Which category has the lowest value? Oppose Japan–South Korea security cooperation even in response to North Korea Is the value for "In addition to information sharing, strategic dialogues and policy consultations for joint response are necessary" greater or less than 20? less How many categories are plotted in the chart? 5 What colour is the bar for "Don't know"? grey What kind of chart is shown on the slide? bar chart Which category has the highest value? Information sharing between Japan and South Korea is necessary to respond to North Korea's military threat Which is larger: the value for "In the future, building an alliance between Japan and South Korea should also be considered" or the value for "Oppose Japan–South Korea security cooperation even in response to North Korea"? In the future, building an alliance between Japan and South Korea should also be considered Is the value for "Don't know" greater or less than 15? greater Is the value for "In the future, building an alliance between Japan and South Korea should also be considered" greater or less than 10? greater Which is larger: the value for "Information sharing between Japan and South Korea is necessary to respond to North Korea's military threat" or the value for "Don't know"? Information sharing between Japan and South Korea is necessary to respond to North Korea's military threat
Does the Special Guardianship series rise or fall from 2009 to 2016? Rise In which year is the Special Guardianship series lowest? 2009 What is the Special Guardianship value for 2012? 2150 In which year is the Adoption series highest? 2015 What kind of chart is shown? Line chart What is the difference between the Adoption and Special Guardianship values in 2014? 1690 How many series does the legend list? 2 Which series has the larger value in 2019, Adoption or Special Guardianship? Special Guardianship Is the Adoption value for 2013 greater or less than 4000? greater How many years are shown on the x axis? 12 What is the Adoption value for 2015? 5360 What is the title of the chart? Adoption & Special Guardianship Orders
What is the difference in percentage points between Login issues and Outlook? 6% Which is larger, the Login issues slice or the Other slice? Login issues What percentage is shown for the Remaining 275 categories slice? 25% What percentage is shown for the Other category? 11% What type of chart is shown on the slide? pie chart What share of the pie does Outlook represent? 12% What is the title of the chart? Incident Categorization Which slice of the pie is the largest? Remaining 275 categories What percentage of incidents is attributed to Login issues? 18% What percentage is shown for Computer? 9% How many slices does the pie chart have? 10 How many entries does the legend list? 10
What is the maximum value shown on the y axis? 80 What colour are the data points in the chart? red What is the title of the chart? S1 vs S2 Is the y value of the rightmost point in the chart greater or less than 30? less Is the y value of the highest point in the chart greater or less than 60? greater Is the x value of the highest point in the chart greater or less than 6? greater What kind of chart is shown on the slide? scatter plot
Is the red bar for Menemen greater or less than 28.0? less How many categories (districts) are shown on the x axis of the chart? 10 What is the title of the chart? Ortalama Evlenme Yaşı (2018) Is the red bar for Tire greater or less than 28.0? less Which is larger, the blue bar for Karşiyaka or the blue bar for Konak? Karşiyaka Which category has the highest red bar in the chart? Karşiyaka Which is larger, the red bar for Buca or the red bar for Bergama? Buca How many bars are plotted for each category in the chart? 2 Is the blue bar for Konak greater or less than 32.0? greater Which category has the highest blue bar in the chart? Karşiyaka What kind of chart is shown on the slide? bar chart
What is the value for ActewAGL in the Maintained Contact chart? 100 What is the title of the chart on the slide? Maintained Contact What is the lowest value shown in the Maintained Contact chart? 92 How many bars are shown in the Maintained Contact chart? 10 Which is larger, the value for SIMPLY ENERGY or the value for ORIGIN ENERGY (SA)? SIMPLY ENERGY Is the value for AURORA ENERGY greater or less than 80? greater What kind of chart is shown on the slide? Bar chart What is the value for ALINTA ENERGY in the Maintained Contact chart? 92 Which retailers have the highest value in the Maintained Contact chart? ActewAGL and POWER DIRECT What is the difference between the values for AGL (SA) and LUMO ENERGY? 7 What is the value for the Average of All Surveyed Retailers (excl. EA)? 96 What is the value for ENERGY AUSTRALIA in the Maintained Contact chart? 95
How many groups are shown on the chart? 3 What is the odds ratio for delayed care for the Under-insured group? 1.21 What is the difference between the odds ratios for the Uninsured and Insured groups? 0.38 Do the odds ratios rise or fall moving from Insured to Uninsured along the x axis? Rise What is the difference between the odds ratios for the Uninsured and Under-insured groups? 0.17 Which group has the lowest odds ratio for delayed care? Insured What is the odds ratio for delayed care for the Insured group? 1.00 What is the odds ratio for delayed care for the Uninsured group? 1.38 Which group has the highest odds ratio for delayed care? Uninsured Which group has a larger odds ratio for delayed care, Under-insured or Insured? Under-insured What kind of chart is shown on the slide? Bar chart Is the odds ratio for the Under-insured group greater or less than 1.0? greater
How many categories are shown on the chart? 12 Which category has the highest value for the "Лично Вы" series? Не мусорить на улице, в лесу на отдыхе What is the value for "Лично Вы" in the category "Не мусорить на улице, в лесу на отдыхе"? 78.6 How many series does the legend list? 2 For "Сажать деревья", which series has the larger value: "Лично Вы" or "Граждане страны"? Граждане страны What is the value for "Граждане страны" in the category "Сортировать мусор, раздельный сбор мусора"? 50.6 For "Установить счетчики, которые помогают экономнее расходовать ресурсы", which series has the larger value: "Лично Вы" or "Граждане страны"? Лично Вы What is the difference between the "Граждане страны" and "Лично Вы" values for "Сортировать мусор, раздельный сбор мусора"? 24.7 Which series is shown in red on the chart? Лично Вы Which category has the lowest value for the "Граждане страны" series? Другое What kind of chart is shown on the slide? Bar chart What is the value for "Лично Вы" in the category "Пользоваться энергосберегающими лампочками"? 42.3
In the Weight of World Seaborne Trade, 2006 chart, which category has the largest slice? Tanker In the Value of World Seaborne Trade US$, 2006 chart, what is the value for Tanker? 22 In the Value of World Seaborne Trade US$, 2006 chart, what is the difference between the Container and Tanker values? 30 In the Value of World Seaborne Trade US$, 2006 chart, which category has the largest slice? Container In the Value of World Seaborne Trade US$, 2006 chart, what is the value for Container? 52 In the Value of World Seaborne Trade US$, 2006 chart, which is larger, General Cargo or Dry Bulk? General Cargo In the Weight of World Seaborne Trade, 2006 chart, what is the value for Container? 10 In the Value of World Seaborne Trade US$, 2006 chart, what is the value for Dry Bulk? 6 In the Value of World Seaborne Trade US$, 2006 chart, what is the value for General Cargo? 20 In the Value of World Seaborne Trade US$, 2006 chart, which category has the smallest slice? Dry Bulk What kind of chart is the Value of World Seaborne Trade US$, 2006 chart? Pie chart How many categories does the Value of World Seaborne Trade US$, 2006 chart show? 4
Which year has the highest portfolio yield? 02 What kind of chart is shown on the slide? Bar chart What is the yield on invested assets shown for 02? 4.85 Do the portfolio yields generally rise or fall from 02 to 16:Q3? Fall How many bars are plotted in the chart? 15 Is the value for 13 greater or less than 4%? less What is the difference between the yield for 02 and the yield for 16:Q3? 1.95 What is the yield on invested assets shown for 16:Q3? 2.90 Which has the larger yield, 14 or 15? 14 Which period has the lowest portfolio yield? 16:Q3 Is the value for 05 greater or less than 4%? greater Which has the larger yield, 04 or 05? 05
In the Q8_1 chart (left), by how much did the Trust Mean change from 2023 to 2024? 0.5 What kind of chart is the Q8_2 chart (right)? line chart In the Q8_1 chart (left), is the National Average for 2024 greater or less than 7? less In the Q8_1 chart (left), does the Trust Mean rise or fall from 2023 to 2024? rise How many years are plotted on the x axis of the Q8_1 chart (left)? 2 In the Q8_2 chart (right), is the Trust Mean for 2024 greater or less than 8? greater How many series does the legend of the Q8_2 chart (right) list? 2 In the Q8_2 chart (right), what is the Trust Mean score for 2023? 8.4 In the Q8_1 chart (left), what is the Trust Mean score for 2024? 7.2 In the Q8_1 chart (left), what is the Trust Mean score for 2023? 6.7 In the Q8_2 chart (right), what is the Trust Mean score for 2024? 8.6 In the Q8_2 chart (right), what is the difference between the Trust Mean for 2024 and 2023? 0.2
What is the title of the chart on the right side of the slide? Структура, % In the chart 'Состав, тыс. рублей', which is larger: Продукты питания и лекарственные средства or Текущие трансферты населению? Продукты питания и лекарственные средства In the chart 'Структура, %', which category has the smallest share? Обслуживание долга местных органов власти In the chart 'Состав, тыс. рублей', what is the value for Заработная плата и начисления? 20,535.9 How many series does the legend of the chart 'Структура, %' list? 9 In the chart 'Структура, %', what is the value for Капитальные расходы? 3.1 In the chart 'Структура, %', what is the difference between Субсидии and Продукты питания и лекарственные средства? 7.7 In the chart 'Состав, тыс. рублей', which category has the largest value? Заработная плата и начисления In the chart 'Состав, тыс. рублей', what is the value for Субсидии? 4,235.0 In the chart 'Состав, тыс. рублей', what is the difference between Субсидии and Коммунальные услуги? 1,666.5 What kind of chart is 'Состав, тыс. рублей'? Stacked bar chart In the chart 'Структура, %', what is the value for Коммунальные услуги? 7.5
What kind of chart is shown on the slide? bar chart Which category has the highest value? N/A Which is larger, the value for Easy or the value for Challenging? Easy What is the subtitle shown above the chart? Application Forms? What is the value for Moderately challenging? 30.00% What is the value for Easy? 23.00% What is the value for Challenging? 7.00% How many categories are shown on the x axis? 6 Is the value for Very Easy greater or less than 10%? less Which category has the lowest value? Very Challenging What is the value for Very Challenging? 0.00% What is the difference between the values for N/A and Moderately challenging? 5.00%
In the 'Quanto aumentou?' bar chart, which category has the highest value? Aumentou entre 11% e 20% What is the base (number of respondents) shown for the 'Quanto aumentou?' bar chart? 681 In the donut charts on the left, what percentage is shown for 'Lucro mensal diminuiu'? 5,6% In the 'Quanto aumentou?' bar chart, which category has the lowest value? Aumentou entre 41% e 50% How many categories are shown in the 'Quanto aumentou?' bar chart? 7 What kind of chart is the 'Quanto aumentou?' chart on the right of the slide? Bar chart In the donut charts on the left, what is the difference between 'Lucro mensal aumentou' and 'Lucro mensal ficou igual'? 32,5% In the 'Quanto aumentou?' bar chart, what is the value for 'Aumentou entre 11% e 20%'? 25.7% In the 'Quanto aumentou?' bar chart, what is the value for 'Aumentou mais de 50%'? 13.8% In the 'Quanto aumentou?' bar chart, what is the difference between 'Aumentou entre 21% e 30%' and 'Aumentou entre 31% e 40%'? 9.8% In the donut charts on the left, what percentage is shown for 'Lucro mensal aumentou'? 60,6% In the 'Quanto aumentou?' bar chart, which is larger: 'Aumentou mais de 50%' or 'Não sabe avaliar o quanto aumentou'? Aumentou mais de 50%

———

» YOUR OBJECTIVE
Pull out every line of the listing above that contains the string "have". Case counts.

» SOLUTION TO THIS PROBLEM
What is the difference in percentage points between Login issues and Outlook? 6% Which is larger, the Login issues slice or the Other slice? Login issues What percentage is shown for the Remaining 275 categories slice? 25% What percentage is shown for the Other category? 11% What type of chart is shown on the slide? pie chart What share of the pie does Outlook represent? 12% What is the title of the chart? Incident Categorization Which slice of the pie is the largest? Remaining 275 categories What percentage of incidents is attributed to Login issues? 18% What percentage is shown for Computer? 9% How many slices does the pie chart have? 10 How many entries does the legend list? 10
What is the value for ActewAGL in the Maintained Contact chart? 100 What is the title of the chart on the slide? Maintained Contact What is the lowest value shown in the Maintained Contact chart? 92 How many bars are shown in the Maintained Contact chart? 10 Which is larger, the value for SIMPLY ENERGY or the value for ORIGIN ENERGY (SA)? SIMPLY ENERGY Is the value for AURORA ENERGY greater or less than 80? greater What kind of chart is shown on the slide? Bar chart What is the value for ALINTA ENERGY in the Maintained Contact chart? 92 Which retailers have the highest value in the Maintained Contact chart? ActewAGL and POWER DIRECT What is the difference between the values for AGL (SA) and LUMO ENERGY? 7 What is the value for the Average of All Surveyed Retailers (excl. EA)? 96 What is the value for ENERGY AUSTRALIA in the Maintained Contact chart? 95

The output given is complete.